The special control area known as the South Perth Station Precinct was established in January 2013 in order to facilitate more intensive development.
Developer Edge Visionary Living submitted a proposal for 74 Mill Point Road to the City of South Perth, and it was approved by the Metro-Central joint development assessment panel – the relevant authority – on 25 May 2015.
Hillam Architects designed the project, which has been dubbed Lumiere. David Hillam directs both Edge Visionary Living and Hillam Architects.
Two residents who own apartments across the street from the development opposed the approval in the Supreme Court, arguing that the development assessment panel (DAP) had exceeded its jurisdiction in numerous ways.
Although a number of grounds for rejecting the approval were put forward by the applicants, the two that the judge upheld were related to the building mostly consisting of residential spaces. Under the plan for the area, new projects are supposed to contain mostly non-residential spaces.
Following the ruling, the City of South Perth released a statement that said future developments would need to comply with the court’s decision.
Since the court ruling, the City of South Perth has put forward an amendment to the planning scheme for the South Perth Station Precinct that would see a reduction of the overall special control area and the introduction of absolute height limits, increased setbacks and other restrictions.

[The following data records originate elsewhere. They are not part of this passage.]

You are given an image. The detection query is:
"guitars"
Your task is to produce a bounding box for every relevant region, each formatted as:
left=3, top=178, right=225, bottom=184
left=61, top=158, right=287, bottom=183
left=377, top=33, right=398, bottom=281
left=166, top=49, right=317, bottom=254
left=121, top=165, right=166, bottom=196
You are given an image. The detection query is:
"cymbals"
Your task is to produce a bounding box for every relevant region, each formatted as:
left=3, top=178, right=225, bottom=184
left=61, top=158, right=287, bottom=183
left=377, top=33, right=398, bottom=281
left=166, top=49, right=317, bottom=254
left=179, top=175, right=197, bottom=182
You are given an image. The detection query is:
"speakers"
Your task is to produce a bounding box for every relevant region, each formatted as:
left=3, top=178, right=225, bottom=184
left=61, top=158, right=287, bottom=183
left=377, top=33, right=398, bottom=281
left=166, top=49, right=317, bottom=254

According to the council, although the amendment has not yet been adopted, the council or the development assessment panel must still take it into consideration when they are making decisions on projects.
Edge Visionary Living has submitted a new development application for a building on the Mill Point Road site with more commercial spaces and an increase in the number of storeys from 29 to 44. A decision on the new proposal is expected to be handed down by the Metro-Central joint development assessment panel later this month.
The City of South Perth has resolved to push for the abolition or significant reform of development assessment panels. A statement from the council was critical of the roles played by development assessment panels – which were introduced in July 2011. In Western Australia, there are six metro development assessment panels and three regional panels.
“DAPs are not democratic bodies representing the ratepayers and do not reflect the aspirations or values of the community regarding development,” said the South Perth mayor Sue Doherty. The council is pushing for the abandonment of DAPs in favour of ministerial authority on projects above a certain value or size.